5) Toast extra coconut. Because, believe me, you will eat half of it while preparing this pie!
Special Tools Recommended for this Recipe:
2 to 3.5 quart heavy sauce pan (I like Calphalon or All-Clad, and I prefer to use a pan with a stainless steel bottom versus non-stick since you will be whisking the mixture quite a bit and don’t want to scratch a non-stick surface)
Metal Whisk (we kind of love flat whisks)
Pie Pan (I really like my Pyrex 9.5″ deep dish so there’s lots of room for all that puddin’! Also it has convenient little handles to carry it. Bonus.)
Coconut Cream Pie with Chocolate Painted Crust
For the Pie Shell:
- One single-pastry pie crust try this all-shortening flaky pie crust, all-butter flaky pie crust, or combination flaky pie crust, baked as per directions
- 2 ounces dark chocolate
For the Filling:
- 2/3 cup granulated sugar
- 1/4 cup + 1 tablespoon cornstarch
- 1/4 teaspoon salt
- 3 cups unsweetened coconut milk about 1 1/2 cans
- 4 in large egg yolks well-beaten, medium-sized bowl
- 2 tablespoons unsalted butter
- 1 teaspoon vanilla extract
For the Topping:
- 1 1/2 cups whipping cream
- 2 tablespoons powdered sugar
- 1 teaspoon vanilla extract
- 1/3 cup shredded coconut toasted
For the Shell:
Bake pie shell as per individual directions. Allow to cool completely.
In a small dish, melt chocolate in microwave in 30 second increments at half power, stirring in- between, until completely melted.
Using a basting brush, "paint" your cooled pie shell on the bottom and sides with the melted chocolate.

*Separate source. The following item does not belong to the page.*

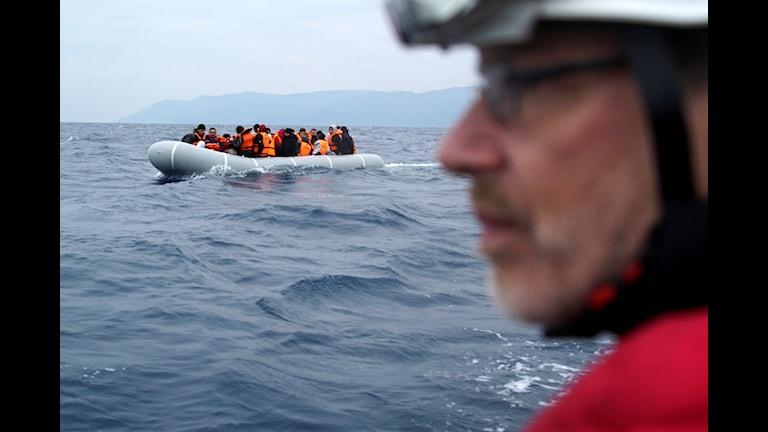 En tysk frivillig räddningsarbetare eskorterar en båt överfylld med flyktingar på väg mot de grekiska ön Lesbos i slutet av januari. Foto: TT.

Let stand until chocolate is set and hardened, about 10 minutes. (You can throw this in the fridge or freezer to speed things up if needed).
For the Filling:
In a large saucepan, mix together sugar, cornstarch, and salt.

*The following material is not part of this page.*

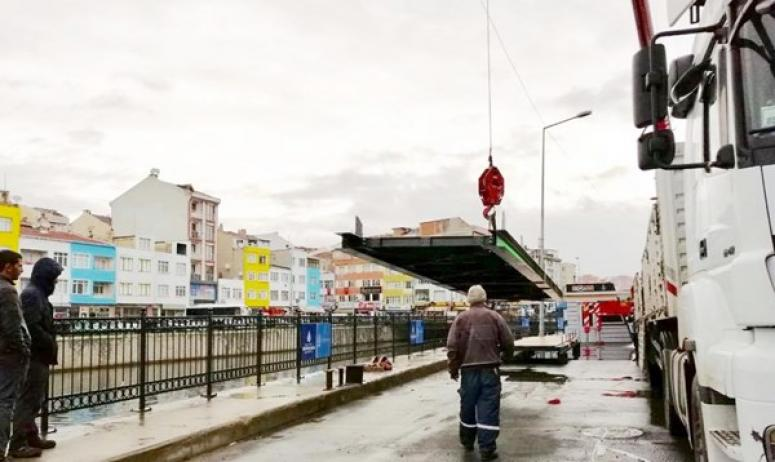 Mobil Köprünün Montajına Başlandı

Stir in 1 cup of the coconut milk until smooth.
Over medium heat, cook until mixture begins to thicken, whisking constantly.
When mixture begins to thicken, add in remaining two cups of coconut milk in a slow stream, whisking constantly.
Continue to stir until mixture continues to thicken and begins to bubble. Boil 1 minute. Remove from heat while completing the next step.
Taking a large ladle, put between 1 1/2 to 2 cups of the hot milk mixture into a liquid measuring cup for easy pouring.
Slowly pour hot milk mixture into beaten egg yolks, whisking rapidly (with a whisk or a fork) to prevent lumping.
Return saucepan to heat and slowly pour yolk mixture back into remaining milk mixture, continuing to whisk rapidly.
Reduce heat to low. Cook for about two more minutes or until mixture is very thick, stirring constantly.
Remove saucepan from heat. Stir in butter and vanilla extract until butter has melted completely.
Set aside filling to cool slightly, stirring occasionally, to prevent a skin.
Using a fine mesh sieve, strain pudding into prepared pie shell and spread evenly.
Place plastic wrap directly on surface of filling and refrigerate pie until filling is set (about 3 hours).
For the Topping:
To serve, beat whipping cream in medium bowl until stiff peaks form.
Add powdered sugar and vanilla, and beat briefly until incorporated.
Spoon whipped cream onto filling and swirl to make an attractive design.
Sprinkle top with toasted coconut. (To toast coconut, simply put shredded coconut in pan over medium heat and stir periodically until toasted, about 5-7 minutes.)
Recipe NotesChange it Up:
Substitute regular cow's milk for the coconut milk. Increase butter to 4 tablespoons, and vanilla extract to 2 teaspoons. After adding these ingredients, stir 1 cup flaked coconut into the pudding.
Dress it Down:
Not into chocolate? Just leave out the painted crust. No prob.